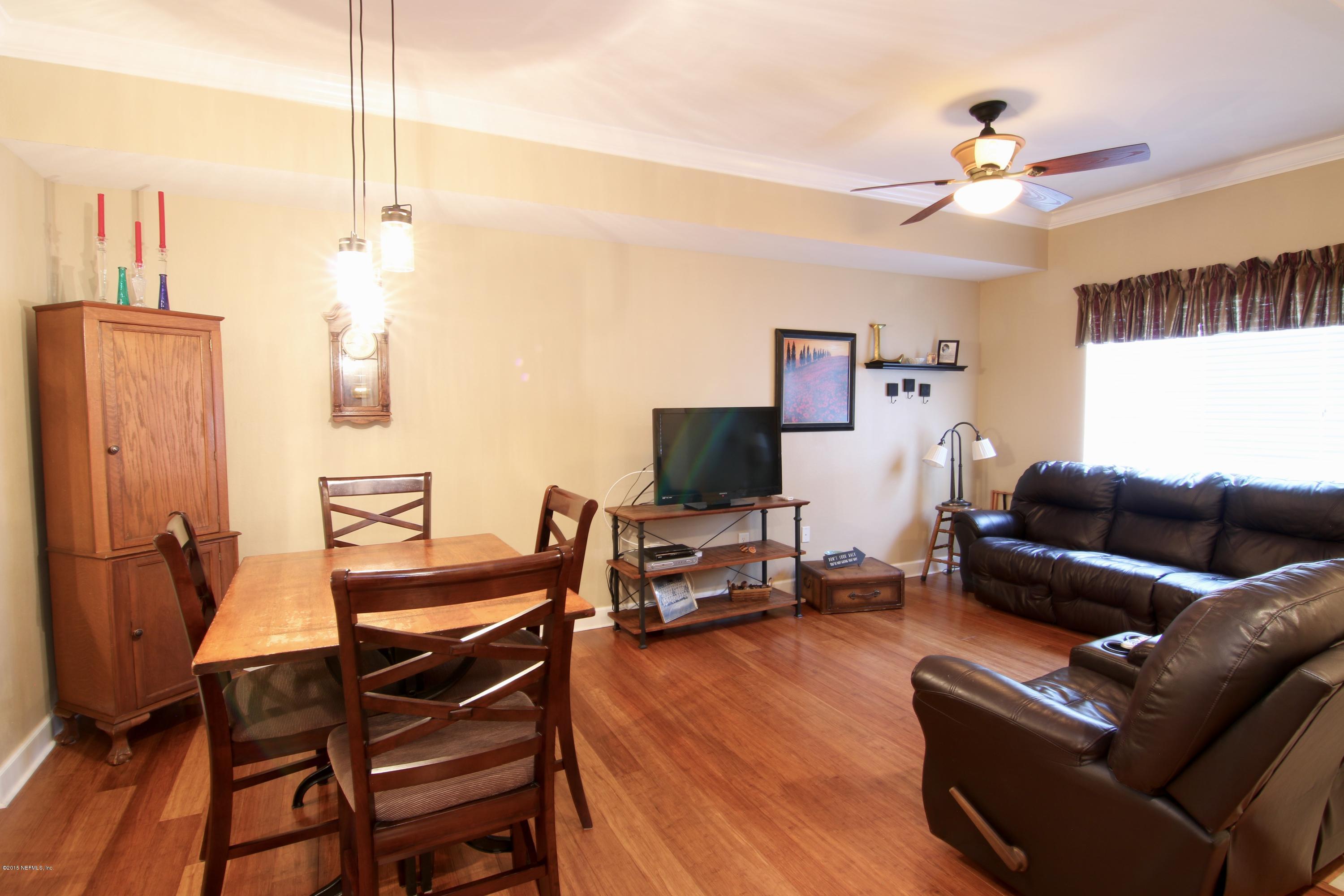 9745 Touchton Road, Unit 1104 Jacksonville, FL 32246 - Photo 4 of 19 a living room with furniture a flat screen tv and a window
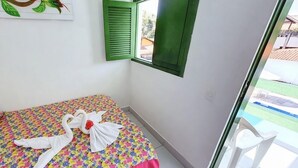 A hotel room with a bed, a window with green shutters, a view of a swimming pool, and a painting on the wall. - Pousada Suites de Porto (Ipojuca)
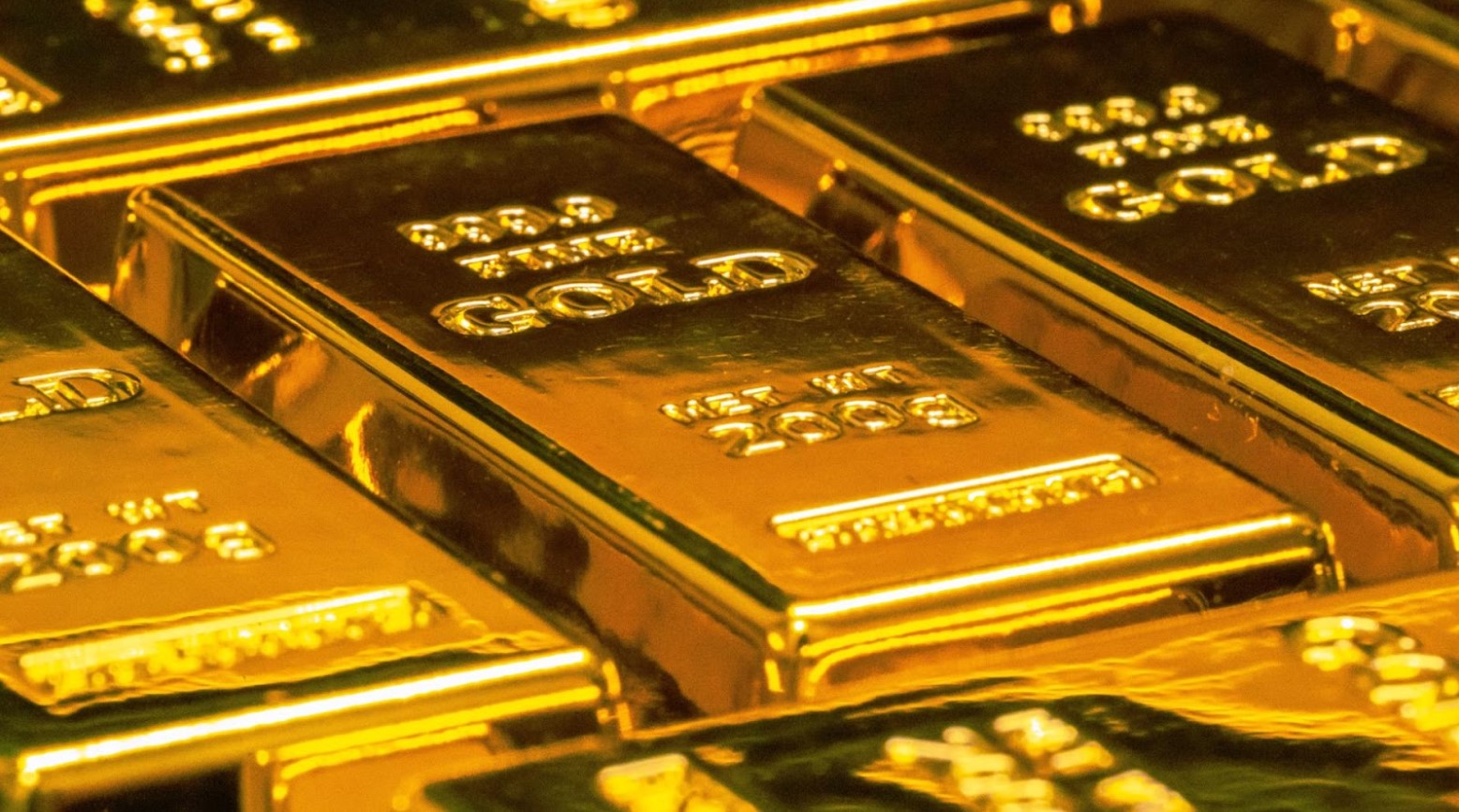 Bars of gold with imprints in them, including the word ‘gold’.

_Assigned task:_
Write the listing above out again word for word, excluding all images.

_Answer for the task:_
 9745 Touchton Road, Unit 1104 Jacksonville, FL 32246 - Photo 4 of 19 a living room with furniture a flat screen tv and a window
 A hotel room with a bed, a window with green shutters, a view of a swimming pool, and a painting on the wall. - Pousada Suites de Porto (Ipojuca)
 Bars of gold with imprints in them, including the word ‘gold’.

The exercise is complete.